Building the First Version

Hunt and his team spent six months building an MVP for AskTina. They invested significant resources into engineering the widget, creating the mobile app infrastructure, and establishing the technical backbone to handle real-time video calls with payment processing. The startup was based in the United Kingdom and positioned itself in the Software & Hardware category. Despite the time investment, Hunt later acknowledged they took critical shortcuts: they never conducted sufficient customer interviews or validation before committing to development.

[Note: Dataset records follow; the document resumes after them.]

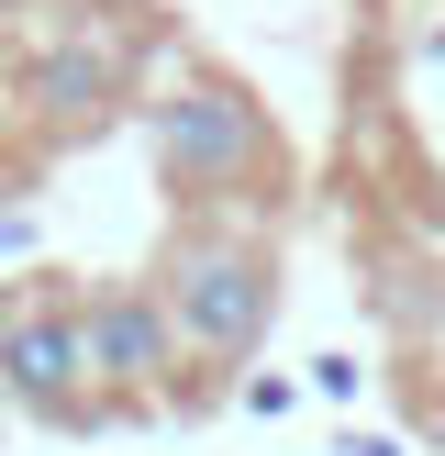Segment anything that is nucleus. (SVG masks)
Listing matches in <instances>:
<instances>
[{
	"label": "nucleus",
	"mask_w": 445,
	"mask_h": 456,
	"mask_svg": "<svg viewBox=\"0 0 445 456\" xmlns=\"http://www.w3.org/2000/svg\"><path fill=\"white\" fill-rule=\"evenodd\" d=\"M156 301H167V323H178V356H190V401H212V379L245 368V356L267 346V312H279V245L200 212L190 234L156 256Z\"/></svg>",
	"instance_id": "nucleus-1"
},
{
	"label": "nucleus",
	"mask_w": 445,
	"mask_h": 456,
	"mask_svg": "<svg viewBox=\"0 0 445 456\" xmlns=\"http://www.w3.org/2000/svg\"><path fill=\"white\" fill-rule=\"evenodd\" d=\"M111 12H123V0H101V12H56L44 34H22V56H12L22 111H34L56 145L101 134L111 111H123V89H134V22H111Z\"/></svg>",
	"instance_id": "nucleus-4"
},
{
	"label": "nucleus",
	"mask_w": 445,
	"mask_h": 456,
	"mask_svg": "<svg viewBox=\"0 0 445 456\" xmlns=\"http://www.w3.org/2000/svg\"><path fill=\"white\" fill-rule=\"evenodd\" d=\"M145 156H156V178H167L190 212H222V200H245L279 167V123H267L256 89L190 67V78H167L145 101Z\"/></svg>",
	"instance_id": "nucleus-2"
},
{
	"label": "nucleus",
	"mask_w": 445,
	"mask_h": 456,
	"mask_svg": "<svg viewBox=\"0 0 445 456\" xmlns=\"http://www.w3.org/2000/svg\"><path fill=\"white\" fill-rule=\"evenodd\" d=\"M22 12H34V0H0V22H22Z\"/></svg>",
	"instance_id": "nucleus-7"
},
{
	"label": "nucleus",
	"mask_w": 445,
	"mask_h": 456,
	"mask_svg": "<svg viewBox=\"0 0 445 456\" xmlns=\"http://www.w3.org/2000/svg\"><path fill=\"white\" fill-rule=\"evenodd\" d=\"M0 401H22V423H56V435L111 423L101 379H89V312H78V279H56V267L0 279Z\"/></svg>",
	"instance_id": "nucleus-3"
},
{
	"label": "nucleus",
	"mask_w": 445,
	"mask_h": 456,
	"mask_svg": "<svg viewBox=\"0 0 445 456\" xmlns=\"http://www.w3.org/2000/svg\"><path fill=\"white\" fill-rule=\"evenodd\" d=\"M78 312H89V379H101L111 412H178L190 401V356H178L156 279H89Z\"/></svg>",
	"instance_id": "nucleus-5"
},
{
	"label": "nucleus",
	"mask_w": 445,
	"mask_h": 456,
	"mask_svg": "<svg viewBox=\"0 0 445 456\" xmlns=\"http://www.w3.org/2000/svg\"><path fill=\"white\" fill-rule=\"evenodd\" d=\"M34 245V212H0V256H22Z\"/></svg>",
	"instance_id": "nucleus-6"
}]
</instances>
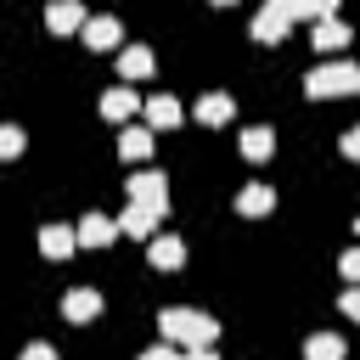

Finding the First Customers

Growth efforts for AskTina relied on traditional digital marketing channels. Hunt challenged himself to grow the AskTina blog from zero to 10,000 sessions per month and nearly achieved that goal in four months, employing SEO, content marketing, social media, and paid advertising. The team managed to get 35 experts to install the widget on their blogs, generating 10,000 page loads of the widget across those installations—what should have been a promising start for conversion.

What Worked (and What Didn't)

The data told a brutal story: zero paid calls were placed through the software despite 10,000 widget impressions. This objective failure rate forced Hunt to make the difficult decision to kill the project. The core insight emerged only after months of wasted effort—people simply did not want to place paid, live video calls to experts they followed. Hunt realized his audience preferred asynchronous communication through written or video content; they weren't willing to pay for synchronous expert access. Hunt later identified the fundamental mistake: "We did not spend enough time validating the idea through customer interviews before investing in building the MVP. This meant that with every day we spent building the tool we were increasing the likelihood of confirmation bias." Each day of development had deepened their conviction in a flawed premise, making it harder to question the underlying demand.

Where They Are Now

AskTina failed and was shut down, but Hunt didn't stop building. He went on to launch two additional SaaS products after the AskTina experience. The founder extracted a crucial lesson from the failure: "Start delivering a product or service without technology… this validates demand and only then can technology be used to drive efficiency, leading to greater margin." His advice to other founders was direct: validate through manual delivery and collect cash before automating with technology. Hunt continued to share his learnings through his personal blog, SaaS marketing website, and social media presence, becoming a voice in the startup community on the importance of pre-launch validation.

Why It Worked
  • By targeting expert bloggers as initial distribution partners, AskTina achieved organic SEO visibility through high-authority placements rather than relying on paid marketing.
  • The usage-based pricing model aligned customer value realization with payment, reducing friction for early adopters testing the widget embed feature.
  • A 6-month development cycle enabled rapid market validation and iteration based on direct feedback from expert users before scaling content marketing efforts.
  • Building the product as an embeddable widget lowered adoption barriers by allowing experts to integrate the tool without significant technical overhead or switching costs.
How to Replicate
  • 1.Identify 20-30 high-authority figures or publications in your target niche and directly pitch them to embed your widget or tool on their properties, offering them early access and positioning as beta partners.
  • 2.Implement usage-based pricing tied to a core metric (API calls, queries, or widget interactions) so customers only pay proportionally to the value they extract.
  • 3.Design your product as a lightweight embed (widget, plugin, or API) that experts and creators can add to existing properties without replacing their current workflows.
  • 4.Document and publish case studies and behind-the-scenes insights from your expert partners' usage patterns, turning their implementations into SEO-rich content that drives organic discovery.